>>>

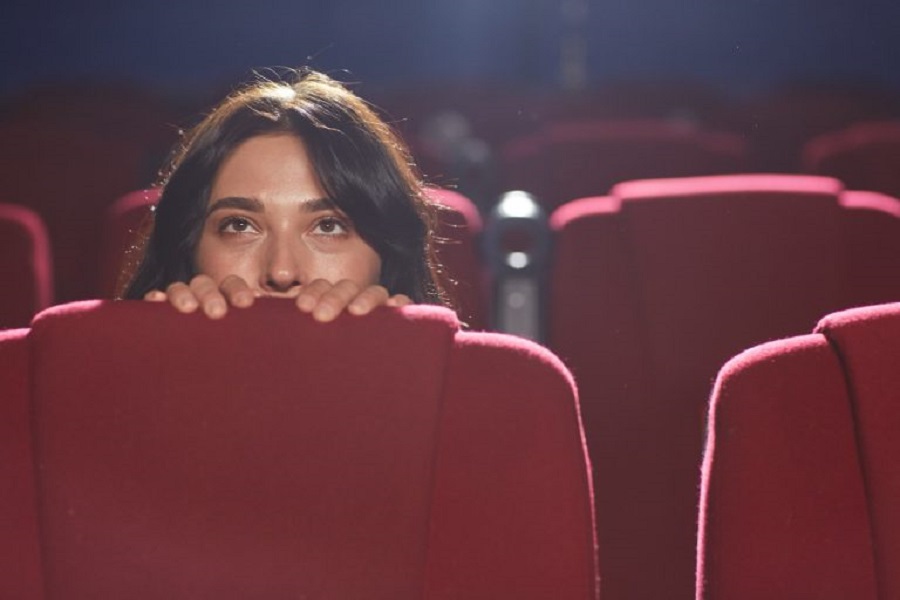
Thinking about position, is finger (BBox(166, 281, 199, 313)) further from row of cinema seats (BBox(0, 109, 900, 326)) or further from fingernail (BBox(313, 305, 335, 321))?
row of cinema seats (BBox(0, 109, 900, 326))

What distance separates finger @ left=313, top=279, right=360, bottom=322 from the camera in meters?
0.60

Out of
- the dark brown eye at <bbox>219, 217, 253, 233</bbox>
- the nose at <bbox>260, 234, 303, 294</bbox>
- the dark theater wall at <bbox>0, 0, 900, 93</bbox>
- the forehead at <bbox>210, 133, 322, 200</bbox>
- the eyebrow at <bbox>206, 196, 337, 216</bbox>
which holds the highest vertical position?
the dark theater wall at <bbox>0, 0, 900, 93</bbox>

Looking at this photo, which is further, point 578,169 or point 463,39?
point 463,39

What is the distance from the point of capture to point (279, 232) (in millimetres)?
941

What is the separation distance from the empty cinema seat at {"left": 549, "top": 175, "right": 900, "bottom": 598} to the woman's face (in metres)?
0.22

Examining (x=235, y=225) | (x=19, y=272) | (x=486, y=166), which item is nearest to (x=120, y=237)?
(x=19, y=272)

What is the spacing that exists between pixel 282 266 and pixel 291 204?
0.06 meters

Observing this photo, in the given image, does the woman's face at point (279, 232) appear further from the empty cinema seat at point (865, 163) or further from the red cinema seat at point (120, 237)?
the empty cinema seat at point (865, 163)

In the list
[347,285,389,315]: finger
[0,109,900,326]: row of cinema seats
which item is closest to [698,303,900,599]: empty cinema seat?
[347,285,389,315]: finger

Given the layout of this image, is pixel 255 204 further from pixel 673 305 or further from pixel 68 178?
pixel 68 178

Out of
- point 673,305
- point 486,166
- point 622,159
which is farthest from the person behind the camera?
point 486,166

<<<

* AIM
Copy these lines word for word, omitting the pictures.

* THE OUTPUT
Thinking about position, is finger (BBox(166, 281, 199, 313)) further from row of cinema seats (BBox(0, 109, 900, 326)) or further from fingernail (BBox(313, 305, 335, 321))?
row of cinema seats (BBox(0, 109, 900, 326))

What distance separates finger @ left=313, top=279, right=360, bottom=322 from the camera in meters?
0.60

Out of
- the dark brown eye at <bbox>219, 217, 253, 233</bbox>
- the nose at <bbox>260, 234, 303, 294</bbox>
- the dark theater wall at <bbox>0, 0, 900, 93</bbox>
- the forehead at <bbox>210, 133, 322, 200</bbox>
- the eyebrow at <bbox>206, 196, 337, 216</bbox>
which holds the highest vertical position?
the dark theater wall at <bbox>0, 0, 900, 93</bbox>

Looking at this photo, which is further, point 578,169 or point 463,39?
point 463,39

What is the distance from the point of capture to point (279, 232) (in millimetres)?
941

What is the separation distance from the empty cinema seat at {"left": 549, "top": 175, "right": 900, "bottom": 598} to the woman's face (in metres)?
0.22

Examining (x=235, y=225) | (x=19, y=272) | (x=486, y=166), which item is nearest to (x=120, y=237)?
(x=19, y=272)

What is the spacing that exists between pixel 282 266 and pixel 291 204?
0.06 meters

Observing this photo, in the given image, does the woman's face at point (279, 232) appear further from the empty cinema seat at point (865, 163) or further from the red cinema seat at point (120, 237)?
the empty cinema seat at point (865, 163)

In the list
[347,285,389,315]: finger
[0,109,900,326]: row of cinema seats
which item is closest to [698,303,900,599]: empty cinema seat?
[347,285,389,315]: finger

Given the layout of this image, is pixel 255 204 further from pixel 673 305 or further from pixel 68 178?
pixel 68 178

Out of
- point 673,305
- point 486,166
- point 622,159
which is farthest from the person behind the camera?
point 486,166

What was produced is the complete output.